Yet the Gallagher children have undeniably inherited one key trait from their father: cynicism. Suspicious of bromides, pre-packaged ethics, or political parties and slogans, they absolutely see a “rigged” system and are proud of their resourcefulness by any means necessary. As Lip states matter-of-factly early on in the series, “there are only two ways for the poor to make money: steal or scam it.” They’re unashamed of their rawness — their frantic grabs at pleasure as well as survival — but they don’t really believe in collective power. They see how deprivation, exhaustion, and humiliation can not only beat down the “screwed” individually but cause them to turn on one another.

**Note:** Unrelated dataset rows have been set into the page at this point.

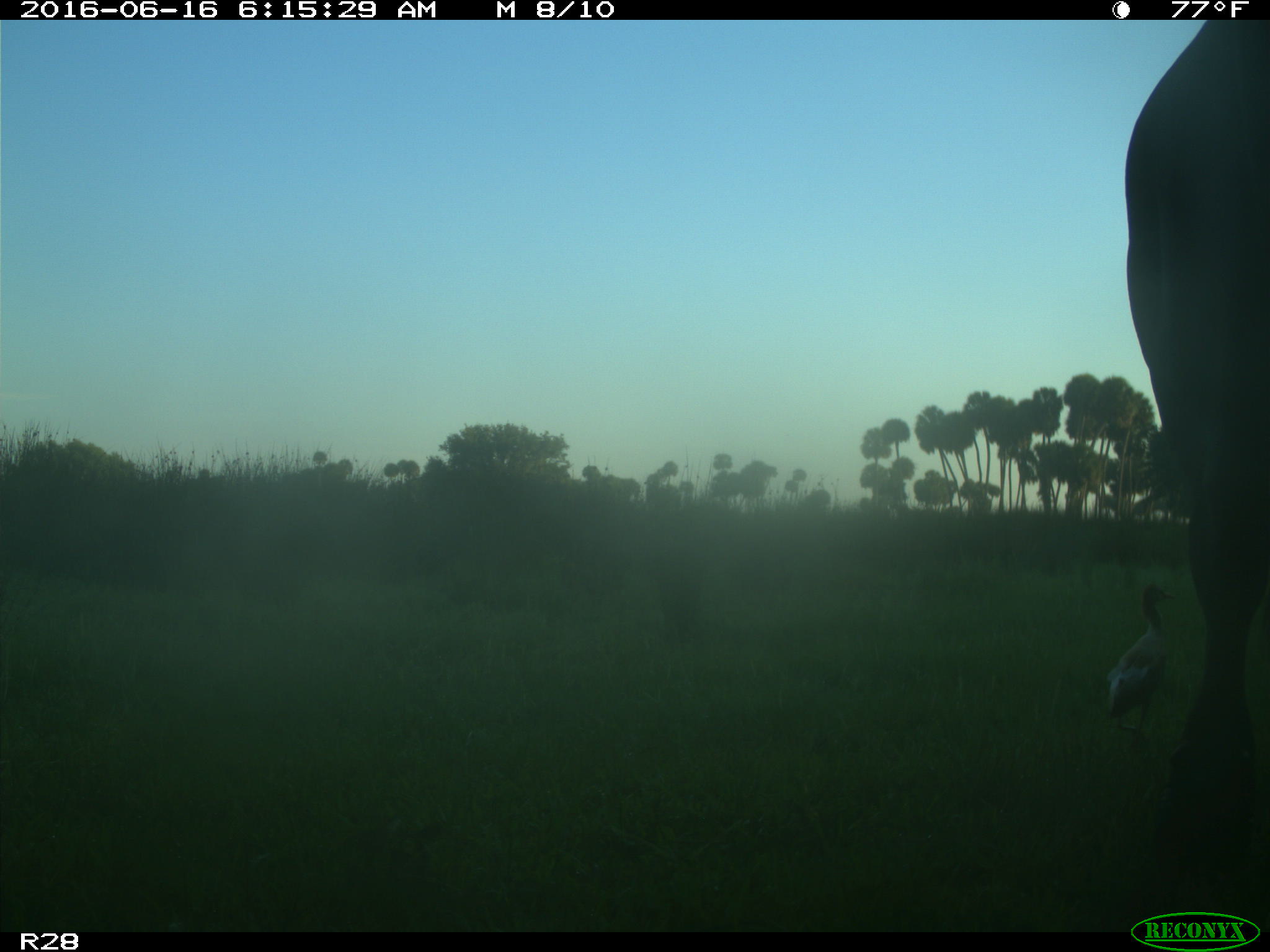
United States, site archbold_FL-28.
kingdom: Animalia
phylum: Chordata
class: Mammalia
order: Artiodactyla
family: Bovidae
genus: Bos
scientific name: Bos taurus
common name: domestic cow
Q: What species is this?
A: Bos taurus (domestic cow).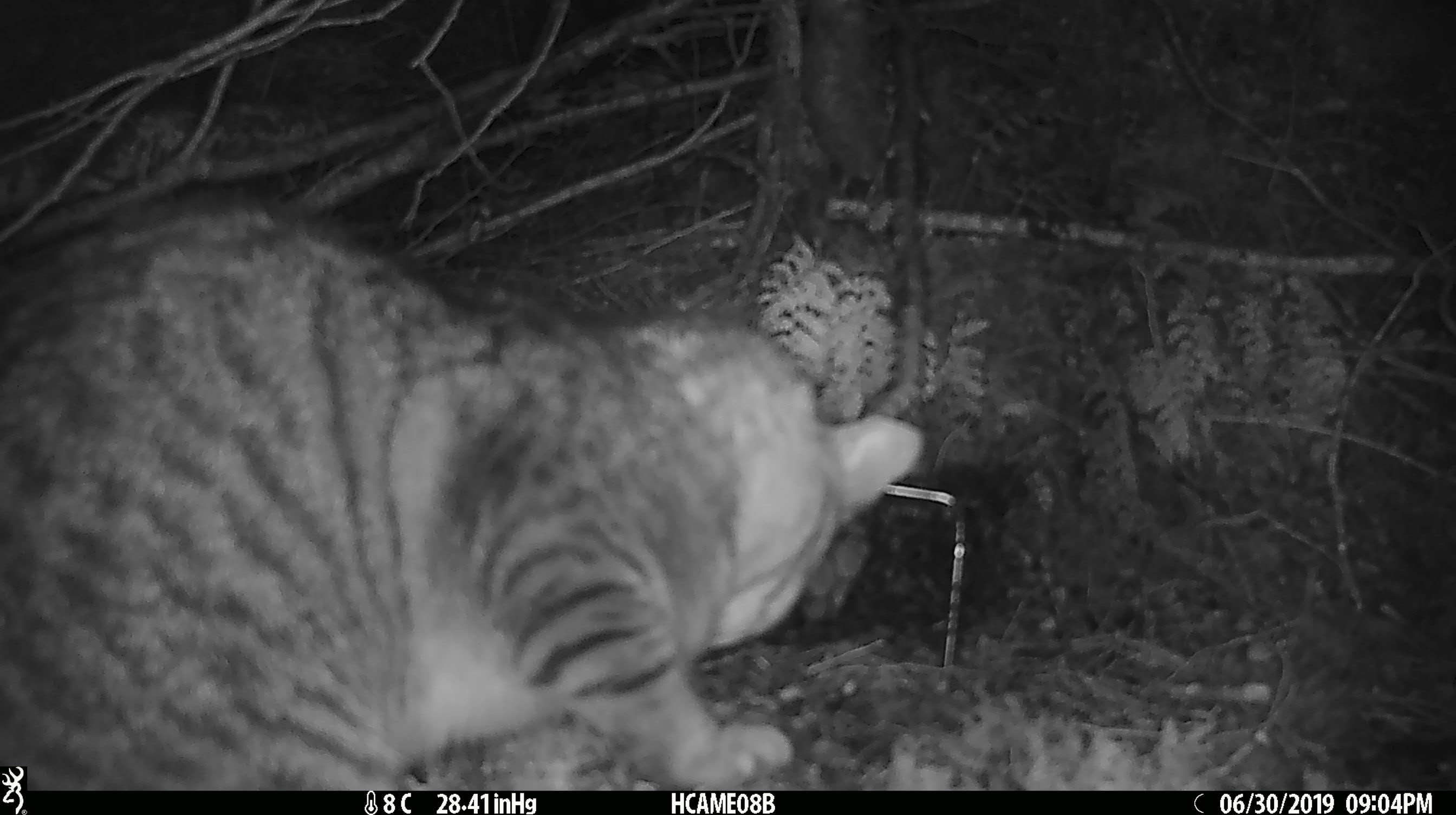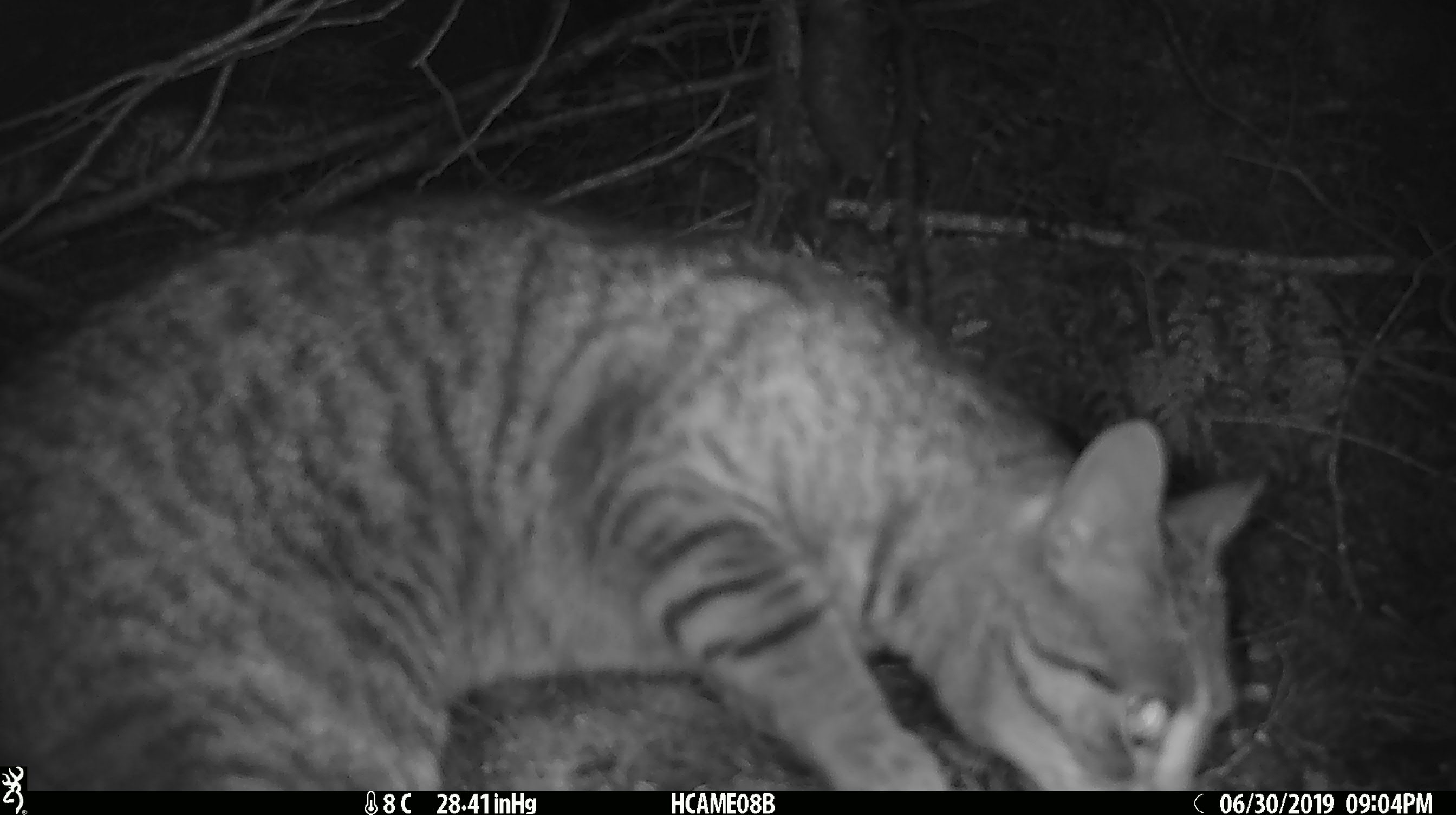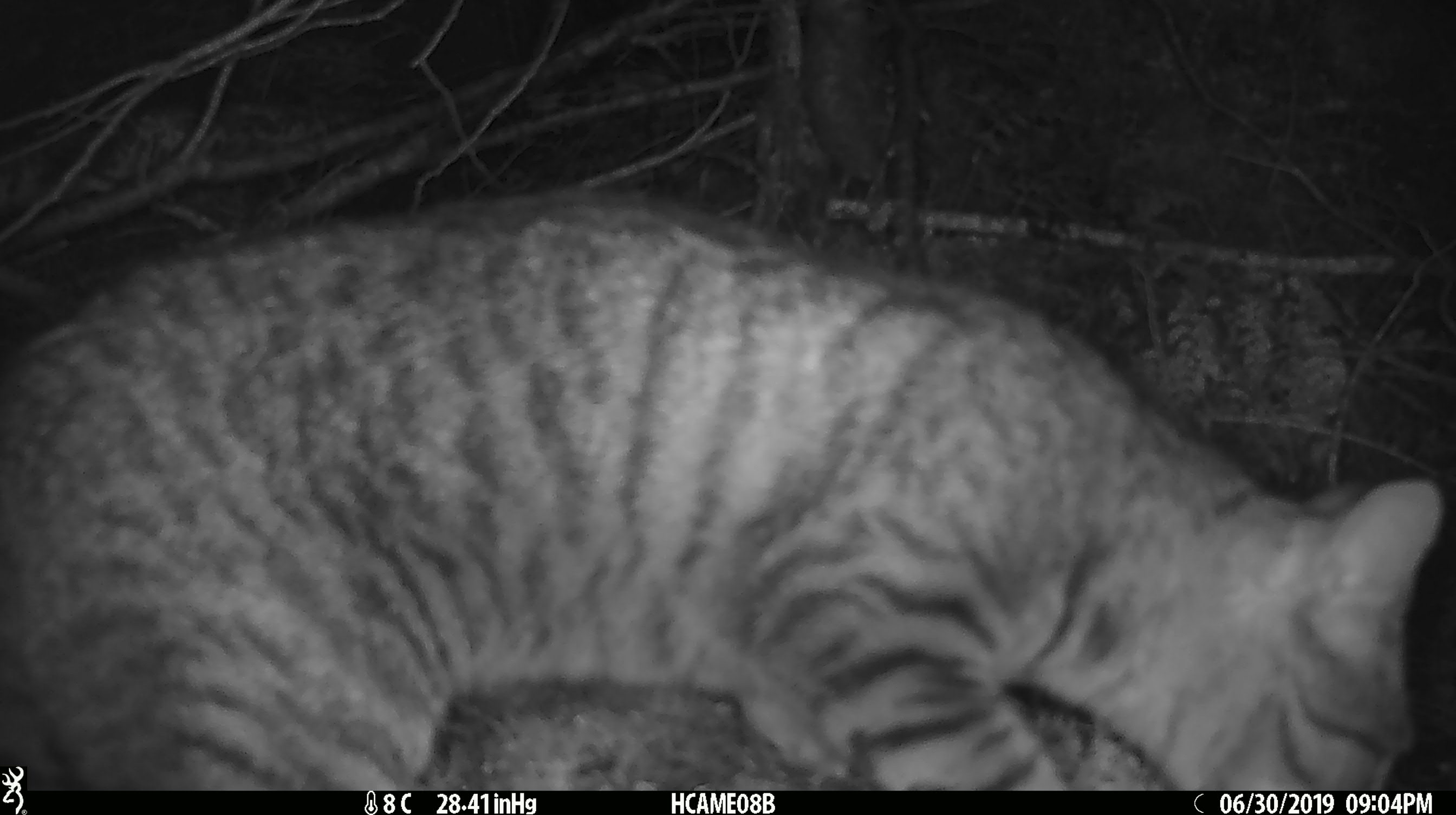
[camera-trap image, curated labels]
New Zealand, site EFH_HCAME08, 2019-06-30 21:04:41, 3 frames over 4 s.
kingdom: Animalia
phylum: Chordata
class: Mammalia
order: Carnivora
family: Felidae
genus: Felis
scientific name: Felis catus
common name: domestic cat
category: cat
Cat (domestic cat) (Felis catus).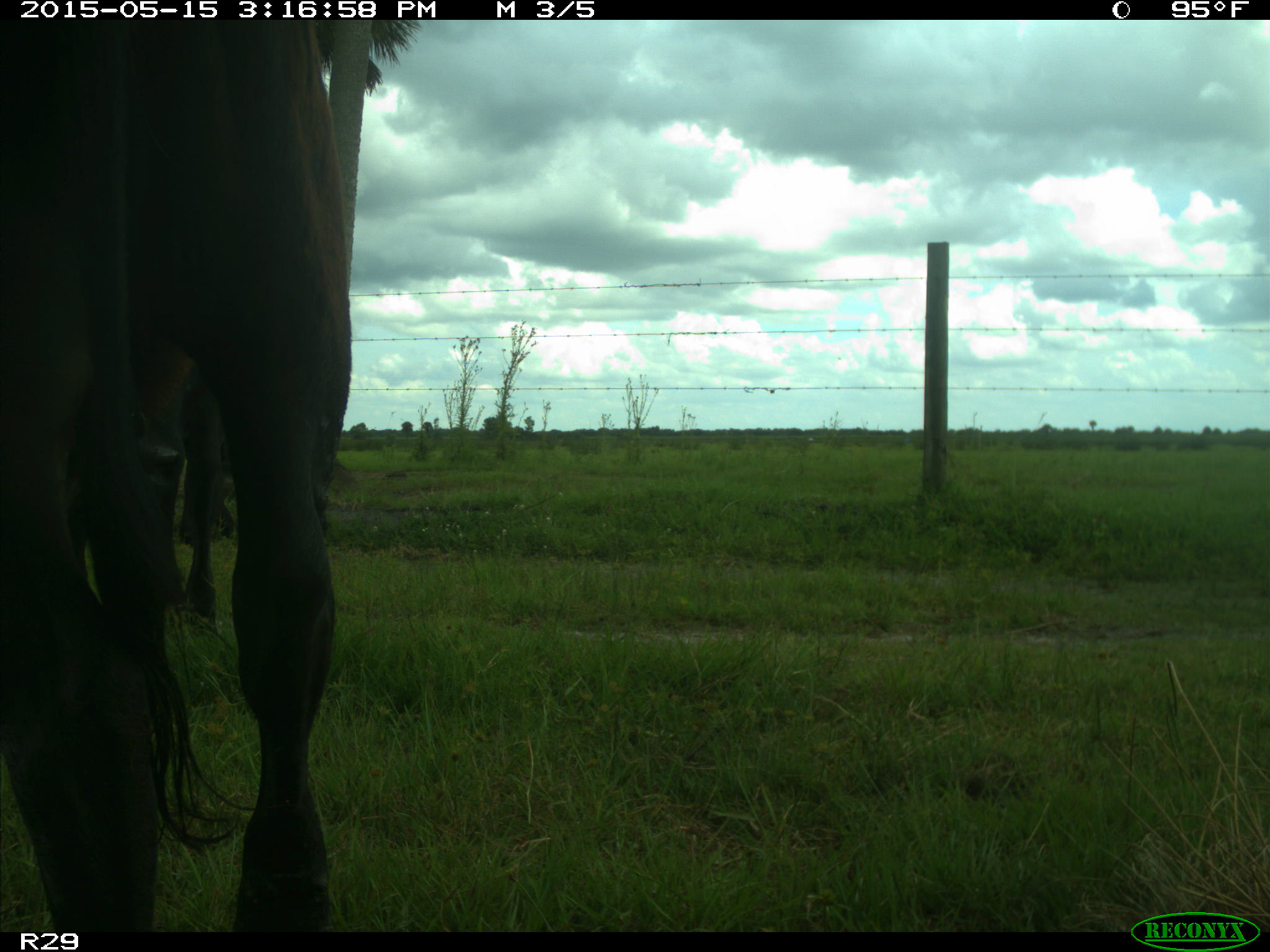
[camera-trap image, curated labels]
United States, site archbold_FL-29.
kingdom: Animalia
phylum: Chordata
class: Mammalia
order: Artiodactyla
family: Bovidae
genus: Bos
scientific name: Bos taurus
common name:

That’s precisely why none of the Shameless crew would fall for Trump’s pandering. They’d mock him as the biggest “screwer” of all who profits ‘shamelessly’ from the very system keeping them right where they are. (Also see Creeber on the characters’ disaffection from politics.) But perhaps their efforts to be bold, loud, visible can provide some insight into his supporters’ most extreme and repugnant responses to their own varied experiences of disenfranchisement. Tirado’s book serves as another illuminating source: “The problem I have isn’t just being undervalued—it’s that it feels as though people go out of their way to make sure you know how useless you are.” We need political leaders who truly recognize, rather than exploit, this feeling. We need to give working poor people a genuine reason to participate in what Tirado calls the “luxury” of “civic engagement.”